After the second Rublev win in 2021, Fucsovics joked that he wanted to stop playing the Russian so often as he headed off the court. It was funny. But after Miami, it seemed more difficult for Fucsovics to make light of the situation. Fucsovics was seeded 29th in Miami and had been playing solid tennis all year (including a win over Stan Wawrinka at the Australian Open from match point down), but simply couldn’t beat Rublev. Possibly even worse, Rublev was winning 500 titles, but nothing larger. He’d twice been beaten soundly by Daniil Medvedev in major quarterfinals and would presumably lose even more comfortably to world number one Djokovic, putting Fucsovics several steps away from the more meaningful titles on tour.

Most on tour don’t win these titles and have the mental durability to stay on tour anyway, but consistent losses to the same player must make one think of where they sit on the food chain. After Miami, Fucsovics had a substandard clay season, failing to score more than one win at Monte-Carlo, Madrid, Rome, or Roland-Garros. He could hardly be blamed if he had a mental lapse — where does the path lead after one player is seemingly always there to stop you, forcing you to confront the thought that your game may just be too far away from the highest level?

Instead of wilting, Fucsovics went to Stuttgart to prepare for Wimbledon. Ugo Humbert thrashed him in the first round. The Hungarian then went to Eastbourne, fighting past Aljaž Bedene in a third-set tiebreak, before falling to Soonwoo Kwon. But then London began to call.

Down a set to rising star Jannik Sinner in the first round, Fucsovics dug in and exploited the Italian’s often shaky serve. He had broken nine times by the end of the four-set win. After his second-round opponent retired mid-match, Fucsovics toppled ninth seed Diego Schwartzman, again in four sets. The reward for the Hungarian’s run? A rematch with his 2021 tormentor, Andrey Rublev.

Rublev has less experience on grass than on hard or clay courts, but matchup demons are matchup demons. Fucsovics managed to win the first set, but Rublev wrestled away the second and third. A two-sets-to-one deficit is hardly ever successfully dealt with. Despite this, Fucsovics again willed himself not to fold. He somehow won nine consecutive games, making his rival (yes, that term was becoming more and more apt for the matchup) experience something similar to what Fucsovics had endured in Miami.

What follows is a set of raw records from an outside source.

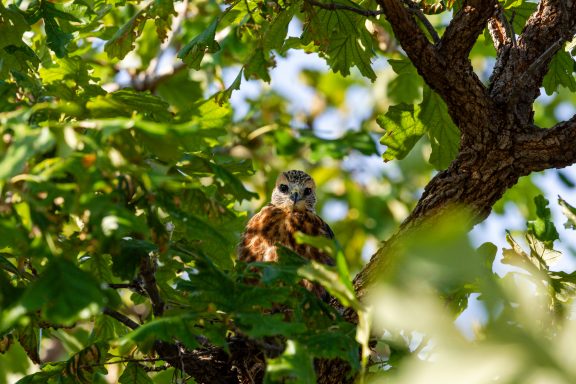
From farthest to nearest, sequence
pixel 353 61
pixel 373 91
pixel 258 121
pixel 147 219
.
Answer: pixel 373 91
pixel 258 121
pixel 353 61
pixel 147 219

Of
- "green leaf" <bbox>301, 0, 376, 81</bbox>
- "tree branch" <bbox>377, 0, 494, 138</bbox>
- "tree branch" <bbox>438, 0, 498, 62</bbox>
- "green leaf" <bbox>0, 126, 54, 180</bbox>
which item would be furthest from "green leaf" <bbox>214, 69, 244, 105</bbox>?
"green leaf" <bbox>0, 126, 54, 180</bbox>

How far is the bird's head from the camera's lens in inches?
248

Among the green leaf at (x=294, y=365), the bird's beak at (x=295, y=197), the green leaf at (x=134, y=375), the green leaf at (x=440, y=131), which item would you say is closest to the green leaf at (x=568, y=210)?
the green leaf at (x=440, y=131)

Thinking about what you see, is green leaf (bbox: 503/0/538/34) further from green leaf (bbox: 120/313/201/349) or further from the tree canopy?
green leaf (bbox: 120/313/201/349)

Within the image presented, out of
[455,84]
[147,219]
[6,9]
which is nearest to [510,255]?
[455,84]

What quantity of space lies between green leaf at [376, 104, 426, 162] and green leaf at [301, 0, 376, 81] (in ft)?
0.72

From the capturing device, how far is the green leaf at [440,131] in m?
4.48

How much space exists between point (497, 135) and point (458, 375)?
2.19m

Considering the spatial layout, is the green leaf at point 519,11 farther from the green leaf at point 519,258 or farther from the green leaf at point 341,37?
the green leaf at point 519,258

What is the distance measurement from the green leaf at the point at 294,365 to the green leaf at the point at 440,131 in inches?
81.0

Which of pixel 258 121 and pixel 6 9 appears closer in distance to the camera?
pixel 6 9

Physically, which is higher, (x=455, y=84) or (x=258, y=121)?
(x=258, y=121)

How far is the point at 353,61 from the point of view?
4.54m

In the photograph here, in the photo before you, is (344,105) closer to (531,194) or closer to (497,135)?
(531,194)
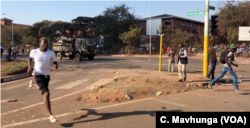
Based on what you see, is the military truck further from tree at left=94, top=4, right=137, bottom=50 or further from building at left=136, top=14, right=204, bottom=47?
building at left=136, top=14, right=204, bottom=47

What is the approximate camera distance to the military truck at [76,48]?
1072 inches

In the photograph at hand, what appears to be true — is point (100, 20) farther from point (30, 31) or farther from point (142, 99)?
point (142, 99)

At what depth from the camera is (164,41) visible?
44688 mm

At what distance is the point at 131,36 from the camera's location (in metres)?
45.0

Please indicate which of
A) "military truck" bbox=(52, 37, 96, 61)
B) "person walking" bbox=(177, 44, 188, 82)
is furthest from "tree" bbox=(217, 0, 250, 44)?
"person walking" bbox=(177, 44, 188, 82)

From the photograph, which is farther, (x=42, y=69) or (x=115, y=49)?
(x=115, y=49)

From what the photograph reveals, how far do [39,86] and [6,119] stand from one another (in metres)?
1.24

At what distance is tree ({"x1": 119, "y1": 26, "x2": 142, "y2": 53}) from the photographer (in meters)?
45.1

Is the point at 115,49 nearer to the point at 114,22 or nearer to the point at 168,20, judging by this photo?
the point at 114,22

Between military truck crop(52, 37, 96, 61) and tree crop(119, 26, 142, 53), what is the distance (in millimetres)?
A: 17106

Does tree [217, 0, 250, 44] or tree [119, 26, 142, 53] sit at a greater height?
tree [217, 0, 250, 44]

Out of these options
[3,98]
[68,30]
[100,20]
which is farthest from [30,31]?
[3,98]

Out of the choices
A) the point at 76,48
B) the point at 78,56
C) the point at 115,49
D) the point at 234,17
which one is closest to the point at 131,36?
the point at 115,49

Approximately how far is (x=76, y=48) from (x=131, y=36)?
62.1 feet
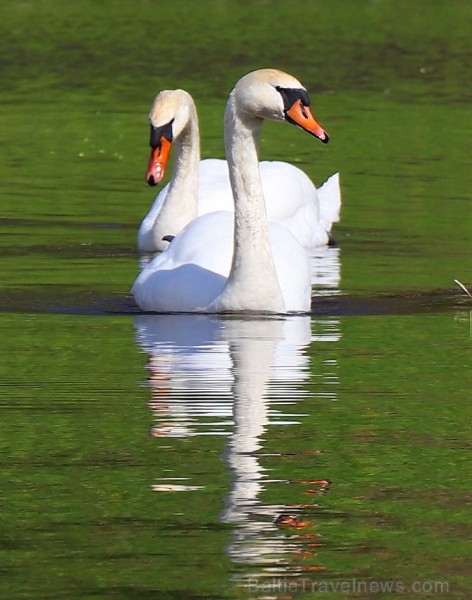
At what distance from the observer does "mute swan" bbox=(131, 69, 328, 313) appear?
10.1 meters

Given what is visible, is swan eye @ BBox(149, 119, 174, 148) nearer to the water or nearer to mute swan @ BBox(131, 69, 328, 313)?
the water

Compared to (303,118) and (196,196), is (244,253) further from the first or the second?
(196,196)

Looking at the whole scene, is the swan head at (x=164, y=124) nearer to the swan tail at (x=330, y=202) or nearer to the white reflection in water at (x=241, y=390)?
the swan tail at (x=330, y=202)

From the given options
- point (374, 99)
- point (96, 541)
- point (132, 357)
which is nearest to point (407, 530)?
point (96, 541)

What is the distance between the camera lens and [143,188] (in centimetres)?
1703

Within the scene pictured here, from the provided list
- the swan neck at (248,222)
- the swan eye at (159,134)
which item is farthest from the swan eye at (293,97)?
the swan eye at (159,134)

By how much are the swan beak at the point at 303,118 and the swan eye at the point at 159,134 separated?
96.7 inches

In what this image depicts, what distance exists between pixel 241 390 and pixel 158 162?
13.4 feet

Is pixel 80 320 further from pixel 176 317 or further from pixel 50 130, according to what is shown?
pixel 50 130

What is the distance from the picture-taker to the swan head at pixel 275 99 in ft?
32.8

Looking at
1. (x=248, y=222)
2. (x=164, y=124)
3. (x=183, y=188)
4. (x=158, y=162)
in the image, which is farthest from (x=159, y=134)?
(x=248, y=222)

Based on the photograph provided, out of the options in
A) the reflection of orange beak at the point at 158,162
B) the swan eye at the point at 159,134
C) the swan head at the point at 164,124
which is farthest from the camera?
the swan eye at the point at 159,134

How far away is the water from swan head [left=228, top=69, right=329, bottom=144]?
3.49ft

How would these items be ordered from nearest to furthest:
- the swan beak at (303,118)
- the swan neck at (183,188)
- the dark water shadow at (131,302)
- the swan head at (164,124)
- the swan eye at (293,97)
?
the swan beak at (303,118)
the swan eye at (293,97)
the dark water shadow at (131,302)
the swan head at (164,124)
the swan neck at (183,188)
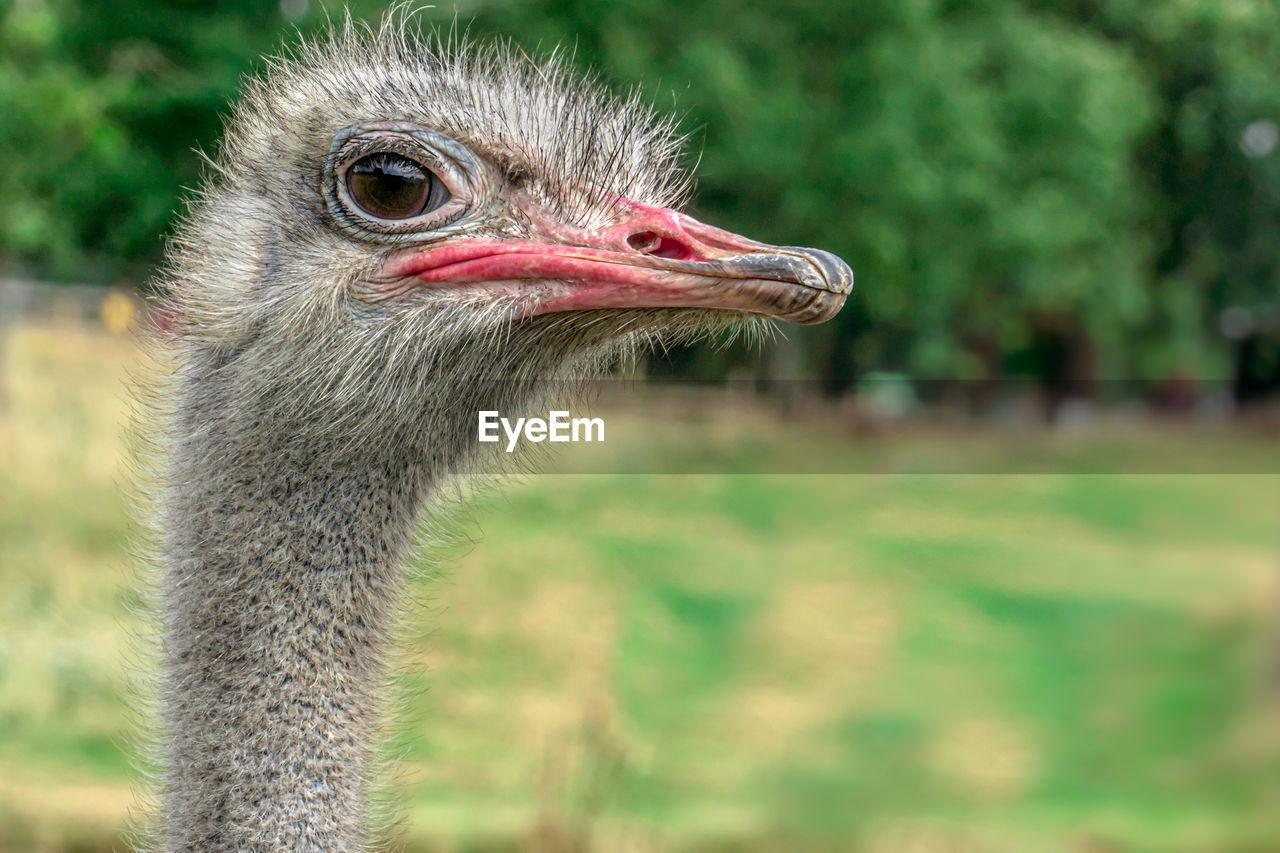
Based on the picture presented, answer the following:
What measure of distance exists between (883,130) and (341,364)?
10576 mm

Rublev made Fucsovics earn the victory, making a last push in the final game of the match, but the Hungarian saved a break point by capping a long rally with a sweeping forehand winner. Two points later, he had at last turned the tables on Rublev. He was no longer the one feeling the sting of a loss; he had ascended while forcing his rival backwards.

Tennis is cruel, not just in its brutal doses of pain after a loss, but in the relentless way it hurls difficult opponents at its players. Márton Fucsovics now has to play Novak Djokovic, a 19-time major champion and the world number one. Despite his perseverance, Fucsovics will not win this quarterfinal — it takes a nearly indescribable amount of game and willingness to suffer to beat Djokovic in a best-of-five tennis match — but for now, that isn’t the point.

That’s because while tennis is an unforgiving employer, its demanding nature can sometimes pull mind-boggling levels of endurance — both physical and mental — from players, forcing them to scour the inner reaches of their will in order to win the next point, the next match, the next tournament.

When players are up to tennis’s imposing challenge, we get epic tales like Fucsovics overcoming Rublev to make the quarterfinals of Wimbledon.